## Start

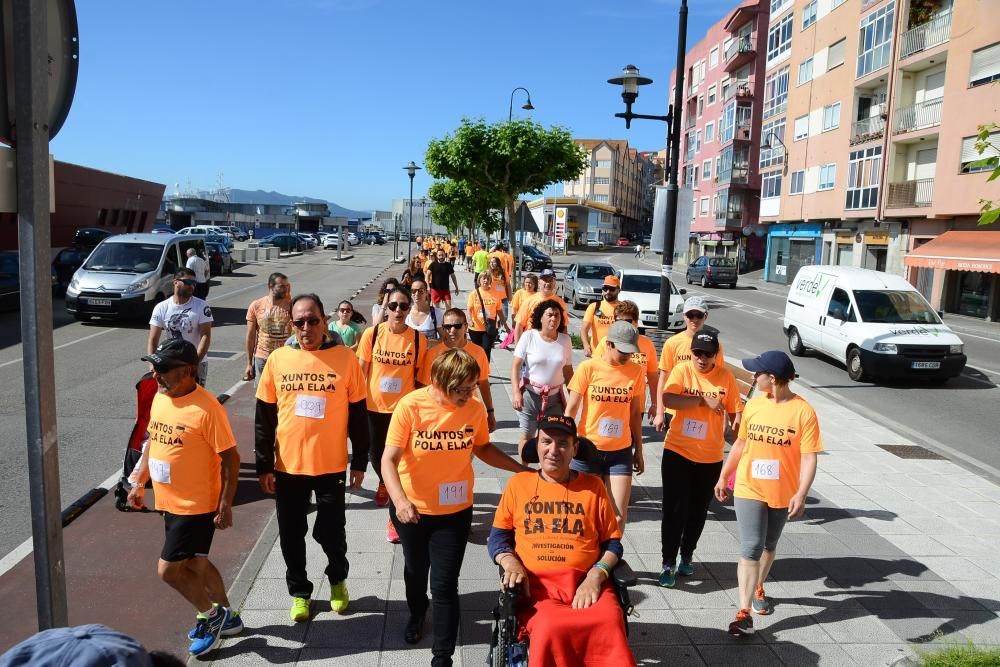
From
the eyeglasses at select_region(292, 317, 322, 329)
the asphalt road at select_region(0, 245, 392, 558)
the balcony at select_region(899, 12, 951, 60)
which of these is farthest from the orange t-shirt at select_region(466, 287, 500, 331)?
the balcony at select_region(899, 12, 951, 60)

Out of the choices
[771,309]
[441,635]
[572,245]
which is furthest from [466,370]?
[572,245]

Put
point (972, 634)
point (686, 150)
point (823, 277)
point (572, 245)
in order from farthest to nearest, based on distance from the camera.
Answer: point (572, 245) → point (686, 150) → point (823, 277) → point (972, 634)

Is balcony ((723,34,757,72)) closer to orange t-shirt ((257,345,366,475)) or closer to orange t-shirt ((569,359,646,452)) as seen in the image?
orange t-shirt ((569,359,646,452))

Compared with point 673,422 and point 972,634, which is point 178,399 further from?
point 972,634

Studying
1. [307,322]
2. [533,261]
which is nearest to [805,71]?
[533,261]

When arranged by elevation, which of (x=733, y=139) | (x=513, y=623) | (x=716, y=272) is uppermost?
(x=733, y=139)

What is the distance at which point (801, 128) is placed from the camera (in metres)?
42.8

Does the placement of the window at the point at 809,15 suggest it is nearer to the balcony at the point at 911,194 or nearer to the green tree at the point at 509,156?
the balcony at the point at 911,194

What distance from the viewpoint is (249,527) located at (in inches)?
240

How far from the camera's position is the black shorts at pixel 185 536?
4.09 metres

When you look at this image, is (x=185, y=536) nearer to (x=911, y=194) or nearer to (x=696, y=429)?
(x=696, y=429)

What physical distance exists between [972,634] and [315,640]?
12.7ft

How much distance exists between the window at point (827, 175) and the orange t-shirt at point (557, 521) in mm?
39319

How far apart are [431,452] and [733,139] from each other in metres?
54.2
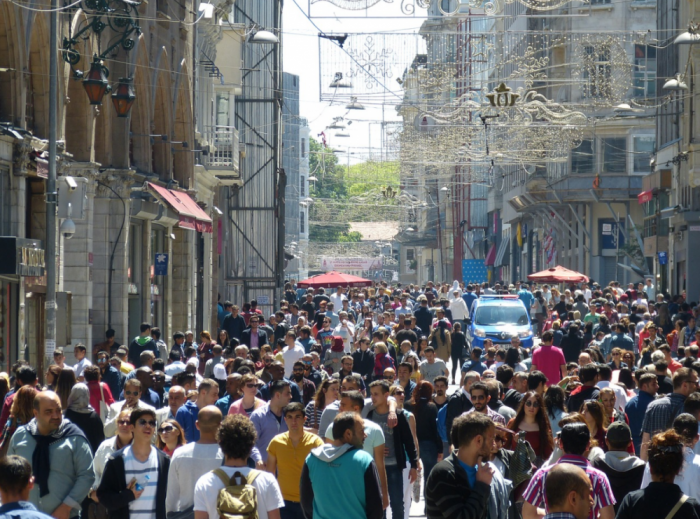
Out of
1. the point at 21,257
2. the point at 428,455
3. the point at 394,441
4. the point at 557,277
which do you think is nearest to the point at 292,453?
the point at 394,441

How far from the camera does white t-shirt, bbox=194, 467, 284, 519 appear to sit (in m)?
6.98

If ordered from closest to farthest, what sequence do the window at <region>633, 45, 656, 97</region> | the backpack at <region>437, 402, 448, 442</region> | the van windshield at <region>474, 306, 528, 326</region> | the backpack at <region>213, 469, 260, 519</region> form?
1. the backpack at <region>213, 469, 260, 519</region>
2. the backpack at <region>437, 402, 448, 442</region>
3. the van windshield at <region>474, 306, 528, 326</region>
4. the window at <region>633, 45, 656, 97</region>

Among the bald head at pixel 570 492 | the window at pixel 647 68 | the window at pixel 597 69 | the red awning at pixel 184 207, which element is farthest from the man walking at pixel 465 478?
the window at pixel 647 68

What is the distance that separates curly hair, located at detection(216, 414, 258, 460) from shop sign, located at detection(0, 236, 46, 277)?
1195cm

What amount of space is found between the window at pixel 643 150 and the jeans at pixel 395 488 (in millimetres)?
44894

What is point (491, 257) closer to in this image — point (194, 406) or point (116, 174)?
point (116, 174)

## End

§ Directions: Put each line of the entries above into a JSON list of strings, one string per line. Leave out the blank lines and the picture lines.

§ Written solution:
[
  "From",
  "the eyeglasses at select_region(292, 317, 322, 329)",
  "the asphalt road at select_region(0, 245, 392, 558)",
  "the balcony at select_region(899, 12, 951, 60)",
  "which of these is farthest from the orange t-shirt at select_region(466, 287, 500, 331)?",
  "the balcony at select_region(899, 12, 951, 60)",
  "Out of the choices",
  "[771,309]",
  "[441,635]",
  "[572,245]",
  "which is furthest from [466,370]?",
  "[572,245]",
  "Put",
  "point (972, 634)",
  "point (686, 150)",
  "point (823, 277)",
  "point (572, 245)",
  "in order from farthest to nearest, based on distance from the camera.",
  "Answer: point (572, 245) → point (686, 150) → point (823, 277) → point (972, 634)",
  "Is balcony ((723,34,757,72)) closer to orange t-shirt ((257,345,366,475)) or closer to orange t-shirt ((569,359,646,452)) as seen in the image?",
  "orange t-shirt ((569,359,646,452))",
  "Compared with point 673,422 and point 972,634, which is point 178,399 further from?",
  "point 972,634",
  "Studying",
  "1. [307,322]",
  "2. [533,261]",
  "which is nearest to [805,71]?",
  "[533,261]",
  "When arranged by elevation, which of (x=733, y=139) | (x=513, y=623) | (x=716, y=272) is uppermost?",
  "(x=733, y=139)",
  "What is the distance at which point (801, 128) is placed from the camera (in metres)?",
  "42.8",
  "Does the placement of the window at the point at 809,15 suggest it is nearer to the balcony at the point at 911,194 or nearer to the green tree at the point at 509,156?",
  "the balcony at the point at 911,194",
  "What distance from the viewpoint is (249,527) located at (in inches)?",
  "240",
  "How far from the camera's position is the black shorts at pixel 185 536?",
  "4.09 metres",
  "When you look at this image, is (x=185, y=536) nearer to (x=911, y=194) or nearer to (x=696, y=429)?",
  "(x=696, y=429)",
  "What physical distance exists between [972,634] and [315,640]?",
  "12.7ft",
  "How much distance exists between the window at point (827, 175) and the orange t-shirt at point (557, 521) in mm?",
  "39319",
  "How far apart are [431,452] and [733,139] from each other in metres?",
  "54.2",
  "Out of",
  "1. the point at 21,257",
  "2. the point at 428,455",
  "3. the point at 394,441",
  "4. the point at 557,277",
  "which do you think is nearest to the point at 292,453?",
  "the point at 394,441",
  "How far from the camera does white t-shirt, bbox=194, 467, 284, 519 appear to sit (in m)?",
  "6.98",
  "If ordered from closest to farthest, what sequence do the window at <region>633, 45, 656, 97</region> | the backpack at <region>437, 402, 448, 442</region> | the van windshield at <region>474, 306, 528, 326</region> | the backpack at <region>213, 469, 260, 519</region> form?",
  "1. the backpack at <region>213, 469, 260, 519</region>",
  "2. the backpack at <region>437, 402, 448, 442</region>",
  "3. the van windshield at <region>474, 306, 528, 326</region>",
  "4. the window at <region>633, 45, 656, 97</region>",
  "Among the bald head at pixel 570 492 | the window at pixel 647 68 | the window at pixel 597 69 | the red awning at pixel 184 207, which element is farthest from the man walking at pixel 465 478?",
  "the window at pixel 647 68",
  "What is the distance that separates curly hair, located at detection(216, 414, 258, 460) from shop sign, located at detection(0, 236, 46, 277)?",
  "1195cm",
  "What amount of space is found between the window at pixel 643 150 and the jeans at pixel 395 488 (in millimetres)?",
  "44894",
  "What is point (491, 257) closer to in this image — point (194, 406) or point (116, 174)?",
  "point (116, 174)"
]